Before discussing Financial Goals, we should be aware of the risks, which may arise in due course of life and will affect future cash flows in uncertain events.

If these risks are taken care of in advance, then only preparing a financial plan could make some sense. So, what is Risk Management? The steps involved in Risk Management are.

Identifying the risk: This could be premature death, permanent disability, Hospitalization, critical illness, or damage to the property and other assets.

Quantifying the loss and analyzing the probability: How much life insurance needs to be taken? If the claim is settled, will it take care of outstanding liabilities and required future cash flow for dependents for a certain period of life?

It requires the deep calculation of cash flows and not just the thumb rule. Similarly timing and quantum of health insurance for yourself and your dependents need to be evaluated.
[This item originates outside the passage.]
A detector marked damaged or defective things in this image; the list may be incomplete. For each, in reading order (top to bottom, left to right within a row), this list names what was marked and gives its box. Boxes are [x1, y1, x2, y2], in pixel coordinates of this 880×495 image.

Here, I will like to caution working professionals. Those dependent on company health insurance skip having their own health insurance till their advanced age. In case of job loss, or early retirement; they may get exposed to no health insurance coverage, at such time, they may face difficulties to take Health insurance due to age factors and certain illnesses cropping in due to age.
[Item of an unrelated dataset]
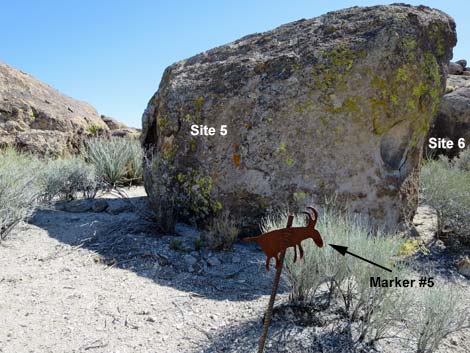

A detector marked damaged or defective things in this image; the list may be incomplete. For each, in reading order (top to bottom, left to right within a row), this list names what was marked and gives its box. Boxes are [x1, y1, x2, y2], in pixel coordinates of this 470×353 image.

rusty metal sheep silhouette [242, 206, 324, 270]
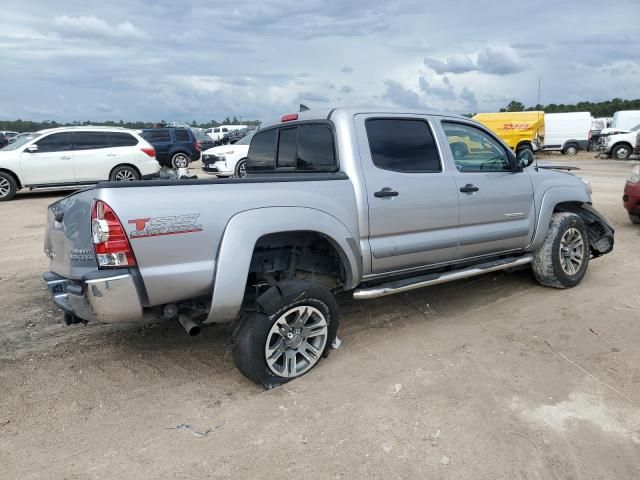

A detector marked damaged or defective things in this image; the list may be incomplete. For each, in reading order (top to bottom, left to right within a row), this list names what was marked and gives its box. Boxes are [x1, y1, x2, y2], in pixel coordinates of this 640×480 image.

damaged rear bumper [44, 270, 144, 322]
Risk Control: Avoidance, Loss prevention & reduction:

If you can avoid risk, then it could be better. For example, the personal vehicle cost of insurance and maintenance. If the vehicle is continuously adding the cost of maintenance and increasing future insurance premiums; then the best way is to dispose it or use public transport. Taking care of health and regular exercise with diet can reduce the chances of hospitalization.

So, if the risk is mitigated in advance, further financial goals like retirement planning, children’s education, and buying property or vehicles could be done without any stress.